Damage cases involving a plaintiff with medical issues that pre dated the injury are challenging. I believe one important rule involves openess and honesty about the facts. An essential part of persuasion is complete authenticity, sincerity and the trustworthiness of the lawyer. I believe these cases require full disclosure of the pre-existing situation during voir dire, opening statement and trial. The opening statement should continue the same approach of full disclosure. Consider using PowerPoint that summarizes the jury instruction on the issue of pre-existing injuries. Framing in these cases is of vital importance. Some of the slogans that come to my mind involved:

(1) the greater the risk, the greater the duty of care – liability

(2) it’s not what you take away, it’s what the person is left with the accounts

(3) a chain is only as strong as its weakest link

4. There are a number of standard arguments dealing with pre-existing conditions and damages. Craig Spangenberg was a great teacher and plaintiff trial advocate. He developed the “egg shell victim” argument. It is based on the law the defendant is responsible for harm to your victim as you find them, regardless of whether they were more vulnerable or easily injured than “average” people. The argument went as follows, as recounted by James W. McElhaney in the American Bar Association Journal:[10]

“We come to the subject of damages, and it’s a difficult area of decision. Oh, I wish this were a simpler case like a farmer driving his pickup truck on a country road when someone speeds through the stop sign, runs into his truck and turns it over.

“The farmer’s not hurt, but his truck is. One side’s all dented in, the windshield is broken out and a fender is torn off. And if you as a jury were asked, ‘What’s fair compensation for what the driver of the car did to the farmer’s truck?’ you wouldn’t have any problem with that.

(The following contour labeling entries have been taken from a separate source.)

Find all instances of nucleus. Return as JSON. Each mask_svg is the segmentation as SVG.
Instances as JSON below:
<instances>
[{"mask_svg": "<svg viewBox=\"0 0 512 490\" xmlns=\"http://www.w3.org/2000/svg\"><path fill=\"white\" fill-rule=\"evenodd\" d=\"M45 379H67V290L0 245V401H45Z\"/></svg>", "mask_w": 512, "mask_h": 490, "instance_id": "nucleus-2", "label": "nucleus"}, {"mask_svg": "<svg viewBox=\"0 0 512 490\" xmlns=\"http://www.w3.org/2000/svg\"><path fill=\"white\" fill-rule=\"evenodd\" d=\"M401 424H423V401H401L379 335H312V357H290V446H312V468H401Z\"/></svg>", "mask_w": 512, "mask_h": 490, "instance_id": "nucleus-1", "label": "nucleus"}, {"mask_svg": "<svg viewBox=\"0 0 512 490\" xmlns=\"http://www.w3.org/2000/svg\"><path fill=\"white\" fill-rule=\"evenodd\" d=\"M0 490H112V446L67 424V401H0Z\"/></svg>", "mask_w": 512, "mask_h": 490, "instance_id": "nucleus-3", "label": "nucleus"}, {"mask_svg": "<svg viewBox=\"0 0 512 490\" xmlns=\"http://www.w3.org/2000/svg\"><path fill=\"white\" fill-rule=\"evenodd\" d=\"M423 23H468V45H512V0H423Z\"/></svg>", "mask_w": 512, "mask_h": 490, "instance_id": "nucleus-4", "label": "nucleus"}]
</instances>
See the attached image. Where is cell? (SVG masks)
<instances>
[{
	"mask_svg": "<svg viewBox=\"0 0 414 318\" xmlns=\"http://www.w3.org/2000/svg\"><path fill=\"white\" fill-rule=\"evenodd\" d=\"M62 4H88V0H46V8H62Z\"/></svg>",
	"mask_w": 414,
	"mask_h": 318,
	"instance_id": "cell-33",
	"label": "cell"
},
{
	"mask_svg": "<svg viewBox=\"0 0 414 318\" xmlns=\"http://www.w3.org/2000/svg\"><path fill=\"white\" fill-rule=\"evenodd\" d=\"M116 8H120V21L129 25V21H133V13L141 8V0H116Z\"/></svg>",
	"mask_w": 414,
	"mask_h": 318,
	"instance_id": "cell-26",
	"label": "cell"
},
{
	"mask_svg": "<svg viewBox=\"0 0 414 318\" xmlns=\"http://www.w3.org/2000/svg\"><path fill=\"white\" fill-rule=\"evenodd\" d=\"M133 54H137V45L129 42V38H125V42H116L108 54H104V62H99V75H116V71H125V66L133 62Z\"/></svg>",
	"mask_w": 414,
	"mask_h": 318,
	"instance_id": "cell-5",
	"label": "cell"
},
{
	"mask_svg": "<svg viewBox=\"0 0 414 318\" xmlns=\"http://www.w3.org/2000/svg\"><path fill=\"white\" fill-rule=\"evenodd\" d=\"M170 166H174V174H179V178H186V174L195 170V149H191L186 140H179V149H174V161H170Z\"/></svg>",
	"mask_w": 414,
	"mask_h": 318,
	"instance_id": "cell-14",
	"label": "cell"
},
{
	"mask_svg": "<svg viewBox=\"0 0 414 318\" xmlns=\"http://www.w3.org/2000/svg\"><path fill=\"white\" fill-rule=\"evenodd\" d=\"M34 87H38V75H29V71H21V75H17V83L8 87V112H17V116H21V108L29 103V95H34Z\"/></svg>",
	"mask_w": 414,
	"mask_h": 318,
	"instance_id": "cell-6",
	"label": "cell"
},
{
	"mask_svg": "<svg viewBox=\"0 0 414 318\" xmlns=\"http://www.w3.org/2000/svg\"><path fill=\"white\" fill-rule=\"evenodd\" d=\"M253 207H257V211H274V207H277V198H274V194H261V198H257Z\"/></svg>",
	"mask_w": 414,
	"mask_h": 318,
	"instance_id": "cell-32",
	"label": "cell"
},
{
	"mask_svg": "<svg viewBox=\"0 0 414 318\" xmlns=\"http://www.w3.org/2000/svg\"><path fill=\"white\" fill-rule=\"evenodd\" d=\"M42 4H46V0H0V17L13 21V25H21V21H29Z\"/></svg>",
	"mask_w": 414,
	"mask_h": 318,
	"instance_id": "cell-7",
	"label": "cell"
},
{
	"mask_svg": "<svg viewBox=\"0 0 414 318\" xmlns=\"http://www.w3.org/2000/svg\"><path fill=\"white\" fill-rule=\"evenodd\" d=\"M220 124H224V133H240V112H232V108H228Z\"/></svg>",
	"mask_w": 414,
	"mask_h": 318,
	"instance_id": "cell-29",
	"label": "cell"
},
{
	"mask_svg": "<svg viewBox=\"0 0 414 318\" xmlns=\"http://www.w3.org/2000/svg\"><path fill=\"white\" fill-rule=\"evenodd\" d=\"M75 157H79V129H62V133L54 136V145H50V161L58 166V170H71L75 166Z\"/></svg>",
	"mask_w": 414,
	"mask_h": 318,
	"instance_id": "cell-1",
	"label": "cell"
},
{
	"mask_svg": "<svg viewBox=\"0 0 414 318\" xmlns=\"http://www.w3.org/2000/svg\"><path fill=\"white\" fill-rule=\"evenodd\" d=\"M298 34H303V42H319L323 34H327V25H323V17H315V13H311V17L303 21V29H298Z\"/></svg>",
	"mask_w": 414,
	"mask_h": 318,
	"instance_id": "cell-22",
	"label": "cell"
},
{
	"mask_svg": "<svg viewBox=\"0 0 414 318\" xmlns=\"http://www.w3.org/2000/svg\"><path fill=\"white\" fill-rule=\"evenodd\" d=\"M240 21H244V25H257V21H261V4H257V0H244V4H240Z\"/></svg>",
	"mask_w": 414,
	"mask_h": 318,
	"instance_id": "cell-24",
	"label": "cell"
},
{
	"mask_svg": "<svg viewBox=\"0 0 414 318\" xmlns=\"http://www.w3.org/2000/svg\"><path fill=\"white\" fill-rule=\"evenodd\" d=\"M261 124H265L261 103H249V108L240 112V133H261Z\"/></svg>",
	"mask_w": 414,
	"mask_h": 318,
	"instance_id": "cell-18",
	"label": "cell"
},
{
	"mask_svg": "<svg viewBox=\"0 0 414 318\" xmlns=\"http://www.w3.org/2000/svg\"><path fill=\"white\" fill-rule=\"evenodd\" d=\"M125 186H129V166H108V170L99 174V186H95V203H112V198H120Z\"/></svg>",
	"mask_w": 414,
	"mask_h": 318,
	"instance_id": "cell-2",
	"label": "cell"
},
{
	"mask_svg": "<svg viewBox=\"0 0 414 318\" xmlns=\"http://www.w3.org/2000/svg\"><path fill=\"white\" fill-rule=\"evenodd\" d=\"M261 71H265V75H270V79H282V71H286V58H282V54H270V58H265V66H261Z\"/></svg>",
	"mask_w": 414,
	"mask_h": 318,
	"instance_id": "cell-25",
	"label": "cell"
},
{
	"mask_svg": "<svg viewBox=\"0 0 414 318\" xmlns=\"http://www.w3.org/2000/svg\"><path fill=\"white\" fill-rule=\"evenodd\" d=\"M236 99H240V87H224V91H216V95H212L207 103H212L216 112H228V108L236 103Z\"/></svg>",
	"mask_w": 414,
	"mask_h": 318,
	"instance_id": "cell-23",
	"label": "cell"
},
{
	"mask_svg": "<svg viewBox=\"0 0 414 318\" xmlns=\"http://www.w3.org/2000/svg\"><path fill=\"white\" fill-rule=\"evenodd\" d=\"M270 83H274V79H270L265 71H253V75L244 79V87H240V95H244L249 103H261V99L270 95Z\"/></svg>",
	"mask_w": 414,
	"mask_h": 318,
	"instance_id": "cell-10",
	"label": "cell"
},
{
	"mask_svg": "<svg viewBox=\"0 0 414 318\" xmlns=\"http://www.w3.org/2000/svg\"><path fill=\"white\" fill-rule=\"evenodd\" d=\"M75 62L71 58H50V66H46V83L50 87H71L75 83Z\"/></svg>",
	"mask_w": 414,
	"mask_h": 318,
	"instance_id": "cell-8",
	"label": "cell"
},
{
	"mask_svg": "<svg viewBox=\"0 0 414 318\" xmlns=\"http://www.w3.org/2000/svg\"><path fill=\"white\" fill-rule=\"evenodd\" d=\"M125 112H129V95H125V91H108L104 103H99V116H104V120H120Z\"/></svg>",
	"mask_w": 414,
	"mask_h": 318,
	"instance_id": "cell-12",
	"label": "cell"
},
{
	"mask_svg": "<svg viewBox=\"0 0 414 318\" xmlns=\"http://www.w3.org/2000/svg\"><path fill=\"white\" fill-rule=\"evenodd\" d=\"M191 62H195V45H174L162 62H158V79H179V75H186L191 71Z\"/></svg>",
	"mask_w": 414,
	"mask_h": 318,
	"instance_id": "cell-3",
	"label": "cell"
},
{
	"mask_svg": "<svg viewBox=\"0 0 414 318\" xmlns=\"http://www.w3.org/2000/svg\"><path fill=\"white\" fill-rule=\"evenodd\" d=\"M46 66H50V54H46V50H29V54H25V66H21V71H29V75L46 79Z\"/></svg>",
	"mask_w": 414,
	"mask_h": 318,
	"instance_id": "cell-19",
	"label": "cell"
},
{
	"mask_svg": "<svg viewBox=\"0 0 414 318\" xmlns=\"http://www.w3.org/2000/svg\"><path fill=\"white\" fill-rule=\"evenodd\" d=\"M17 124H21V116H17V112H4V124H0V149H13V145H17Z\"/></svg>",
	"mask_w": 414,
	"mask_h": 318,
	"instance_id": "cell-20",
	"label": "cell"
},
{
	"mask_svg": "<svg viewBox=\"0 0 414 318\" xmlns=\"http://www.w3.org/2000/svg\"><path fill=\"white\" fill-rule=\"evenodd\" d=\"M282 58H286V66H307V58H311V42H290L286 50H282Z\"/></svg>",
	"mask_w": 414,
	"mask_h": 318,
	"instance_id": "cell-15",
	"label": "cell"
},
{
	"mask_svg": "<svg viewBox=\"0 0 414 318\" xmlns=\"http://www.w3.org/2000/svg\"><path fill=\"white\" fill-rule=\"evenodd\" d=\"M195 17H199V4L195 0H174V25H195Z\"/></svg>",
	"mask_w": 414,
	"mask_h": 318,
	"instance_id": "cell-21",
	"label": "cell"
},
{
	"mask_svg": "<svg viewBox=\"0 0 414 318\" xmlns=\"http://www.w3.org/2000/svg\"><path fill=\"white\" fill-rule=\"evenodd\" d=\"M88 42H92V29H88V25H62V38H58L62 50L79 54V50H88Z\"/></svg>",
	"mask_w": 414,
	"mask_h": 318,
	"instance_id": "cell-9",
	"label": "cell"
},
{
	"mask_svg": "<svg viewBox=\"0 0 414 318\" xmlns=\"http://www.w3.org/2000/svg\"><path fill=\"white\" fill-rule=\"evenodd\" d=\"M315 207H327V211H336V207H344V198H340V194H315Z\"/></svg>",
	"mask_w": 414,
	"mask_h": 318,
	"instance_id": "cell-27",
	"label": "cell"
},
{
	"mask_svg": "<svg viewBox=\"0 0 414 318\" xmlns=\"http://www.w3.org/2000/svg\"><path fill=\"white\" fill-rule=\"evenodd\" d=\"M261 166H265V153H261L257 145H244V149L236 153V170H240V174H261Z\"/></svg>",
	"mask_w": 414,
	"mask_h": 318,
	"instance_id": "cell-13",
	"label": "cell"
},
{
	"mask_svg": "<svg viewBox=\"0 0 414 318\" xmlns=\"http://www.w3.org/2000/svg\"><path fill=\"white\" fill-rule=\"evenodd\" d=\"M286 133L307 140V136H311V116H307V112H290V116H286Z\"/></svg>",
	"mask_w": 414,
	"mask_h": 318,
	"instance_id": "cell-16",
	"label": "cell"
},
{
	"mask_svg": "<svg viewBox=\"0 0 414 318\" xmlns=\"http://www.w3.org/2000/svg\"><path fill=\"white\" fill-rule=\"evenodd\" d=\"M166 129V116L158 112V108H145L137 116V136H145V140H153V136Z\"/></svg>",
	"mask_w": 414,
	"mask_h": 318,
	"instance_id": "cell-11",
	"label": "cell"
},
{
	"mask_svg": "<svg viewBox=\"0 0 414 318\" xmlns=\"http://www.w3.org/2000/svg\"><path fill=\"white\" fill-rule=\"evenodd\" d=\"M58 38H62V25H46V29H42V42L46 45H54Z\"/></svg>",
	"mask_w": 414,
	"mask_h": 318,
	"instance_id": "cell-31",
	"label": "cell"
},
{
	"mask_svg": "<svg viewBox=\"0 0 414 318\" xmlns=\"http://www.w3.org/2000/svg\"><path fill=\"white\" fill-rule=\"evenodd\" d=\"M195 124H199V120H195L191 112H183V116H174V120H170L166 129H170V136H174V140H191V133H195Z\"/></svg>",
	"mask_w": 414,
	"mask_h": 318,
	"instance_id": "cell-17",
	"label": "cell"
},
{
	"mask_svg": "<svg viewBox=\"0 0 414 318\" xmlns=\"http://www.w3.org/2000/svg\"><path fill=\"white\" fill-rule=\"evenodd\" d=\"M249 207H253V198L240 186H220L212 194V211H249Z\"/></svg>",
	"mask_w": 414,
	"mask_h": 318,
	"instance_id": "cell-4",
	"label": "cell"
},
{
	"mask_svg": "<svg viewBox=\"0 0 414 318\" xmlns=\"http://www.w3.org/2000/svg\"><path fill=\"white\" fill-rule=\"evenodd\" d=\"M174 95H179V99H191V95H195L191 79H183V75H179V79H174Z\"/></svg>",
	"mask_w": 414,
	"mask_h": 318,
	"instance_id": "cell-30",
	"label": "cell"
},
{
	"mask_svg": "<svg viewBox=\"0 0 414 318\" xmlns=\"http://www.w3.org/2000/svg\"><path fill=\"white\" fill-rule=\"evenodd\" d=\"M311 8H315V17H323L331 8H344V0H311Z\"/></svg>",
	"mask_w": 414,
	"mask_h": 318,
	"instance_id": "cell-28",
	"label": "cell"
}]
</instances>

“You’d give him the kind of truck he had. You wouldn’t give him a new truck, because he didn’t have one. But he shouldn’t have to drive a truck that’s all bent up and missing a windshield, because he didn’t have that, either. So fair compensation–just compensation–would be to pay him what it would cost to fix the truck he has. And I’m sure that my friend for the defense would accept that.

“Well, now suppose that the plaintiff is a poultry farmer and he has the back of his truck filled with eggs, three-hundred dozen grade A eggs, all carefully boxed and crated. And the defendant speeds through the stop sign, just like he did in this case. As a result you have three-hundred dozen grade A whites and yolks running all over the pavement. “What is fair compensation? Those are his eggs. They were marketable. His property has been taken away. His income has been taken away.

“What is fair compensation? Ninety-six cents a dozen retail?

“No. He wasn’t going to sell them retail. He was going to sell them wholesale, and the wholesale price reported in the newspaper was forty-seven cents a dozen. So he’s entitled to forty-seven cents times three hundred. One hundred and forty-one dollars. Now, in this situation, wouldn’t you think the defense lawyer had taken leave of his senses if he told you, ‘Don’t you pay him a hundred and forty-one dollars for those eggs! Why, if they’d been golf balls, not one would be broken.’

“I’m not telling you Mike Wilson was an egg, but he was like an egg. He was fragile. But he was still useful and marketable. He was able to sell what strength he had in the marketplace of labor.

“But he certainly was not a golf ball, and when the defendant sped through the stop sign and hit Mike Wilson, he did not bounce.

“And fair compensation is to restore the loss that has actually been inflicted on the actual man or woman. Just like when you break an actual egg, fair compensation is paying the actual value.”

This is just one example of dealing with pre existing injuries. See standard jury instructions and case law to furlther guide your approach.